Source excerpt =>

Thanks for the corrections. The memory's the first thing to go...


----------



## buzz (Apr 16, 2004)

FYI, HERO is pretty much favorite system, jockeying with d20 for said honor.



			
				jmucchiello said:
			
		

> I would also recommend to anyone thinking about HERO to pick up a book called Sidekick by Hero Games. Sidekick is a 128 page, $10 streamlined version of the rules. Some might call it dumbed down since it skips over some of the more complicated constructs but it is a completely playable RPG as long as your character builds are not too weird. And once you've mastered Sidekick, you can graduate to the HERO System rulebook in all its 370+ page glory. At which point you use your copy of Sidekick to lure people into playing HERO with you.



Beat me to it. 

There has never been a better time to check out HERO. Steve Long and co. are caffeinated robots who pump out a *lot* of support material, contrary to what's been said above, all of which is written much more clearly than previous editions. Included in this is _Sidekick_, which as mentioned above, is basically HERO's learning edition and a great buy. I know people who've moved to using _Sidekick_ exclusively as a "lite" version of their favorite game.

So, if you're considering HERO, start there.

Is HERO complex? During chargen, it can get overwhelming when you first use it. You have so many options that are wide open to you, it can be daunting to figure out where to put your points. If you're a GM, this becomes more of an issue of course... unless you don't worry about making the points add up (e.g., you don't need to know exactly where all the Disadvantage points came from for a one-shot villain; as long as you have combat stats and any pertinent vulnerabilties, you're good to go).

In play, though, I haven't found it any more complex than d20. In some ways, I find it a little easier, really. I tend to scribble way more notes and juggle situational modifiers (that I end up forgetting half the time) a lot more when I play D&D. I haven't seen combats take any longer either; usually less. Granted, I've got a 20+ year HERO vet GMing my game. 

In general, I can't reccomend it enough. It's the mother of all point-based systems. It can handle more genres out of the box (no, it's not just for supers), with greater facility, than any other rules-heavy system I've seen. The staff of Hero Games is incredibly communicative and helpful; they crank out excellent books, yet still spend tons of time monitoring their forums. The supers campaign I've been in for the last year has been one of the best gaming experiences of my life.

Anyway, take a look at _Sidekick_. You can buy it online at places like http://www.frpgames.com for $7.99. If you like what you see, stick with it and run a game. If you're still happy, start checking out some of the sourcebooks. Eventually, if you're still happy, move on to the main HERO core book and start mainlining that sucka!

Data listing

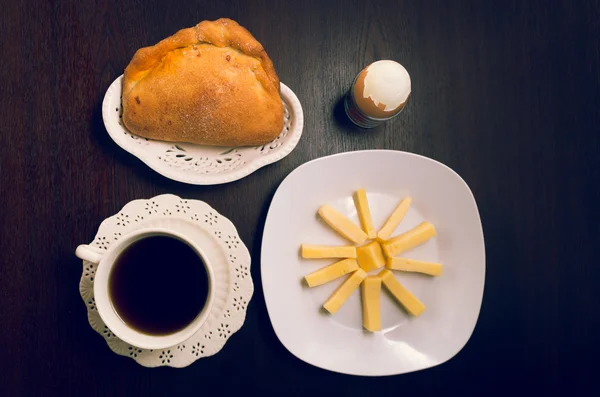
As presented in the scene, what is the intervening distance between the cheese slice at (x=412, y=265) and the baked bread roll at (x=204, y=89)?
0.30 m

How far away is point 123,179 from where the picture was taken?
0.72m

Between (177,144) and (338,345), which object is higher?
(177,144)

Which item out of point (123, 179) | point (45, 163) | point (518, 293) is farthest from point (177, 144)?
point (518, 293)

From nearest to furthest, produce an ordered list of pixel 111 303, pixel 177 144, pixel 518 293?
pixel 111 303, pixel 177 144, pixel 518 293

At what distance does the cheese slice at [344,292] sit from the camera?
73 cm

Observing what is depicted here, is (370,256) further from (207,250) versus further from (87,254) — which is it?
(87,254)

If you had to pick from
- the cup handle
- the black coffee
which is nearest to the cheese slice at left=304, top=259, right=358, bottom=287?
the black coffee

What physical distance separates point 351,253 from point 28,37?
656 mm

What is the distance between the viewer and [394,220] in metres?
0.74

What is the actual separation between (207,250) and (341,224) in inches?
9.0

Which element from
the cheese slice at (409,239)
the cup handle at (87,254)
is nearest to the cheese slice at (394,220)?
the cheese slice at (409,239)

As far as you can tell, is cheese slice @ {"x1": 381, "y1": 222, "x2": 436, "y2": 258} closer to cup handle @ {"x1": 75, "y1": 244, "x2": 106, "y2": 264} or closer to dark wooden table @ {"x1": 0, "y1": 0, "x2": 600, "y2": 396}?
dark wooden table @ {"x1": 0, "y1": 0, "x2": 600, "y2": 396}

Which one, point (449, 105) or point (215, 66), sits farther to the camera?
point (449, 105)

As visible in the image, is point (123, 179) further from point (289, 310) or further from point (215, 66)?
point (289, 310)
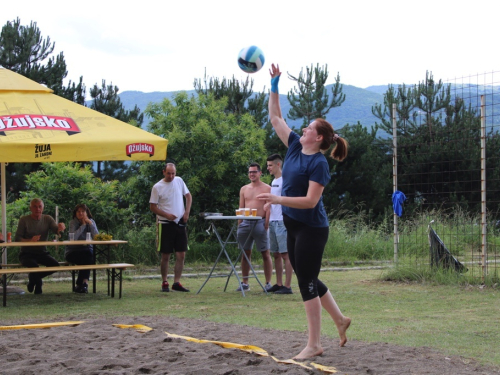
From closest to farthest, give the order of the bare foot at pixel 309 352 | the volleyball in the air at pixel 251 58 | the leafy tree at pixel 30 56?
the bare foot at pixel 309 352 < the volleyball in the air at pixel 251 58 < the leafy tree at pixel 30 56

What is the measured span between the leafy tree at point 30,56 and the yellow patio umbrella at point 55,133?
15900 mm

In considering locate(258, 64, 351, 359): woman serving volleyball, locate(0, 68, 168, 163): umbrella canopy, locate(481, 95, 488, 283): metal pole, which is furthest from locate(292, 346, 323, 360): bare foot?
locate(481, 95, 488, 283): metal pole

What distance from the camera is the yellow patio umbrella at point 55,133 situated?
7.92 metres

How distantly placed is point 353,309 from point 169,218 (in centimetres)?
325

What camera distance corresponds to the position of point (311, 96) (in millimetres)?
32562

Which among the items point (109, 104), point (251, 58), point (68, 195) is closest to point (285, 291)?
point (251, 58)

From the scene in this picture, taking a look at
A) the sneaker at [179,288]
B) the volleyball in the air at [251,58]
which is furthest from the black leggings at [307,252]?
the sneaker at [179,288]

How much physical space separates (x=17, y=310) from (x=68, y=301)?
924mm

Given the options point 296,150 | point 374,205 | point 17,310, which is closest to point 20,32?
point 374,205

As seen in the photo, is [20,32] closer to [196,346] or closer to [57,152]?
[57,152]

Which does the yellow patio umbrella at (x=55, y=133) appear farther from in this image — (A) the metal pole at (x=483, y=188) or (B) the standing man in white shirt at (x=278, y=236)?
(A) the metal pole at (x=483, y=188)

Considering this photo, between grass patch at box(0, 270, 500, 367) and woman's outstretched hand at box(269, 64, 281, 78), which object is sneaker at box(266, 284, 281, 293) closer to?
grass patch at box(0, 270, 500, 367)

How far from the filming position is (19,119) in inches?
322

Exercise requirements => Continue the forum thread about the HERO System role-playing game, picking up right after its last sentence.

Result of the exercise =>
----------



## Sketchpad (Apr 16, 2004)

I've been a fan of Hero for years   While I've been running d20 for the last 4 years, I've recently picked up 5th ed and found it a great book!  Streamlined from 4th ed, the newest edition is a monster book which goes under the title of a "Toolkit" and that's exactly what it is.  You can build any campaign with this system and there are already a ton of campaigns in the work ... from Fantasy Hero to Star Hero to Champions and many, many more in the works.  Author Steve Long said in a recent chat that the newest of genre books, Dark Champions, will include military packages for use in Hero ... allowing GMs to run a more modern adventure saga.  
How hard is Hero?  Well, for someone just getting into gaming, I would say it's intimidating ... but really hard?  I never found it that way and I learned it when I was 15 (you know, back in the stone age).  With the resources on the web, one of the best character programs made and a wealth of material kicked out by Steve Long on a fairly steady basis... make mine Hero  
Do I still run d20?  Yup ... for odd things and various campaigns we've been playing.  It's a good system, but I'm hoping with 4e we'll see things escape the box ... make it easier to create balanced classes, magic items and species ... d20 needs construction rule.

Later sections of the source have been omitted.